After perhaps thirty minutes of steady walking, she stopped before a cinder block apartment house. For the first time since they had left the hotel she looked back at him.
“This is it?” he asked himself aloud as he tilted his head back to look up at the building.
“Yes.”
Though it was only a single word, her use of English startled him.
She gestured toward the building’s metal door.
By the dim light over the entrance Chaffee searched the row of mail slots set in the wall until he found the name he was looking for.
When he looked back to make sure she was coming with him, Malika was already half a block away, walking back toward the medina. He thought of calling after her, but knew she wouldn’t stop. For a moment he considered turning around and following her back to the hotel, but he had to stay for the same reason she had to leave.
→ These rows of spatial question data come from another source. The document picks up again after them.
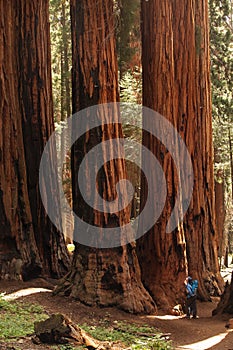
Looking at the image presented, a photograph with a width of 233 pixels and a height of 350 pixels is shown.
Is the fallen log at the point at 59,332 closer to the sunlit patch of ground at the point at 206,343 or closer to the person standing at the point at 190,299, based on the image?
the sunlit patch of ground at the point at 206,343

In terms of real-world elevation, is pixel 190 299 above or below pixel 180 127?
below

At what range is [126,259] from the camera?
1257 centimetres

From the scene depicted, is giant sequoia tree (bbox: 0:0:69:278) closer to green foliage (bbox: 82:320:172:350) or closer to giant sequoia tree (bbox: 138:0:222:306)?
giant sequoia tree (bbox: 138:0:222:306)

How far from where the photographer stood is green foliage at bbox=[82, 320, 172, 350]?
32.5ft

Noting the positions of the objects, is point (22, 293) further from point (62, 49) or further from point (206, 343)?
point (62, 49)

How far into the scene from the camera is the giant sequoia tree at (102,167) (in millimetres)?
12328

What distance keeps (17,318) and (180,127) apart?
814cm

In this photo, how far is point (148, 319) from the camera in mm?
12078

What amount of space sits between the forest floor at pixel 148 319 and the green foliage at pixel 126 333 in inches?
11.0

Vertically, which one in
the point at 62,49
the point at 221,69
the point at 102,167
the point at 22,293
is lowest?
the point at 22,293

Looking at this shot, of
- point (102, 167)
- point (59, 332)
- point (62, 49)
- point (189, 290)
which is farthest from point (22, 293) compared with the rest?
point (62, 49)

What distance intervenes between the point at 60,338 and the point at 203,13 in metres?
12.0

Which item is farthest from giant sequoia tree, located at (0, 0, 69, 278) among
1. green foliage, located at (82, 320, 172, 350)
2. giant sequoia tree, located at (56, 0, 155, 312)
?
green foliage, located at (82, 320, 172, 350)

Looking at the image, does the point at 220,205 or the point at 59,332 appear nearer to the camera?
the point at 59,332
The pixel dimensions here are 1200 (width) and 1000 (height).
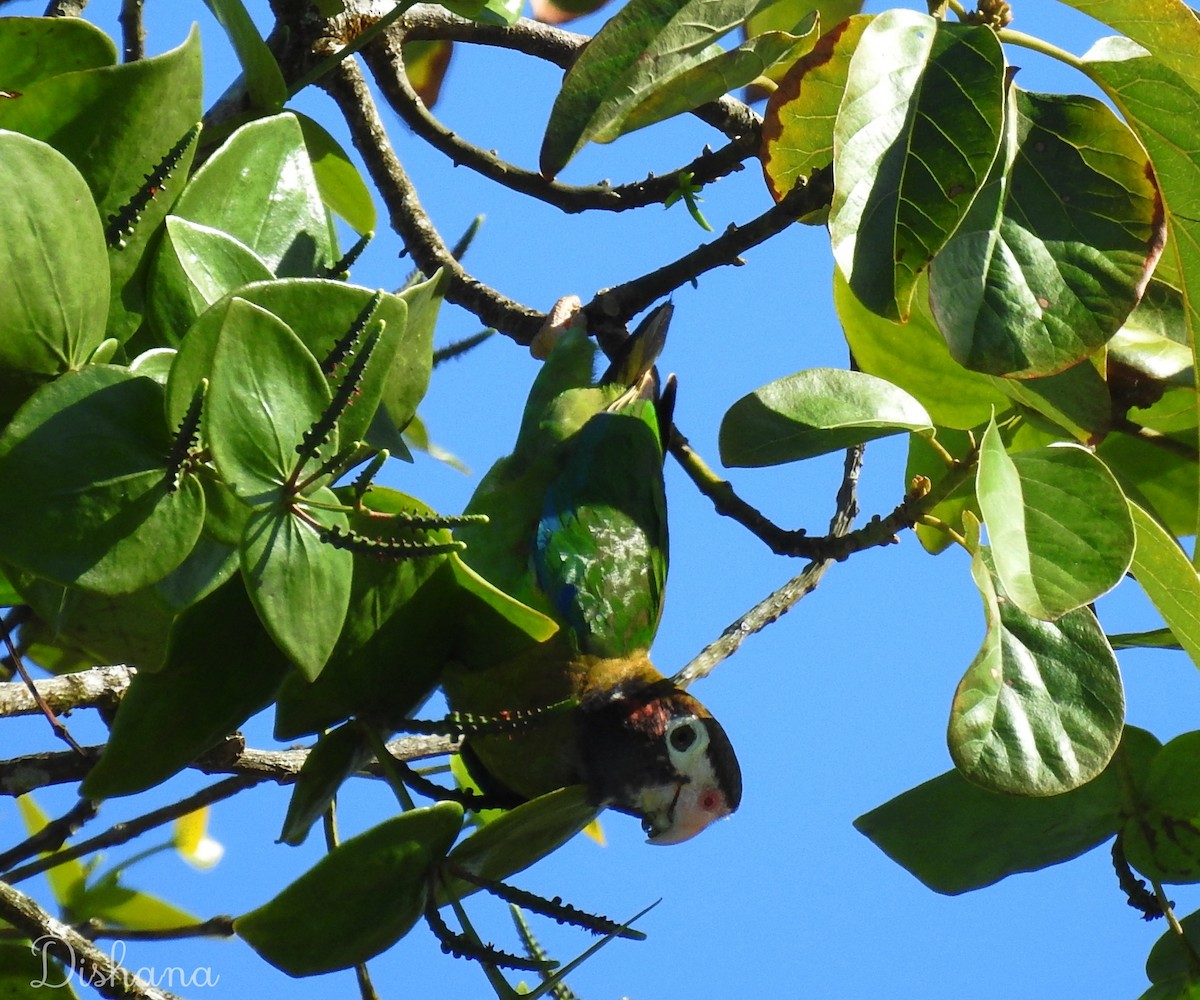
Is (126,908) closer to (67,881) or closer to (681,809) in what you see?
(67,881)

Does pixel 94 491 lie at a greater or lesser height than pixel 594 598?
lesser

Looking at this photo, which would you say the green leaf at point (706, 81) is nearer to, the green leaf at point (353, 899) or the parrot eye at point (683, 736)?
the green leaf at point (353, 899)

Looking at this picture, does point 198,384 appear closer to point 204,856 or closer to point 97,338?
point 97,338

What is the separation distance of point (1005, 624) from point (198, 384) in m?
0.45

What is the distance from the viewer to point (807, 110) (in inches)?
28.0

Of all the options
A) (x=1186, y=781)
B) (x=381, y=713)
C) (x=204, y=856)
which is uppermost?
(x=204, y=856)

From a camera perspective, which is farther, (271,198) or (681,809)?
(681,809)

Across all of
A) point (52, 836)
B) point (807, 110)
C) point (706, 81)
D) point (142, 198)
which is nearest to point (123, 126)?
point (142, 198)

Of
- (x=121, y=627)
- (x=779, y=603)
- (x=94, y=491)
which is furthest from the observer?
(x=779, y=603)

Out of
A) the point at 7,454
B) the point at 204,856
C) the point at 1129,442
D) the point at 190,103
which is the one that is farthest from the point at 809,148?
the point at 204,856

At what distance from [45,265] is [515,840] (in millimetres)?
297

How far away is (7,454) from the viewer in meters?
0.37

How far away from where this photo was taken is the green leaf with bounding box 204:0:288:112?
60 centimetres

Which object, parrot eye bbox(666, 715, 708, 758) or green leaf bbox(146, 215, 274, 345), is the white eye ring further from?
green leaf bbox(146, 215, 274, 345)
Expelling a ragged breath, he walked up the steps and knocked on the door of number 404.
Chaffee heard voices from inside, but no one answered. He knocked again, and when he got no reply pounded hard enough to make the door rattle in its frame.
The door opened a crack, revealing a young Moroccan, perhaps fifteen, peeking uncertainly around the door frame.
“I’m looking for Pickford Drake,” Chaffee said in French.
The boy glanced nervously behind him and seemed about to close the door when an unsteady voice called, “Who the hell are you, and what the fuck do you want?”
The toffee-nosed English accent did nothing to soften the speaker’s vulgarity.
The words, like bullets whizzing past the boy’s ear, made him duck out of sight as the door swung open.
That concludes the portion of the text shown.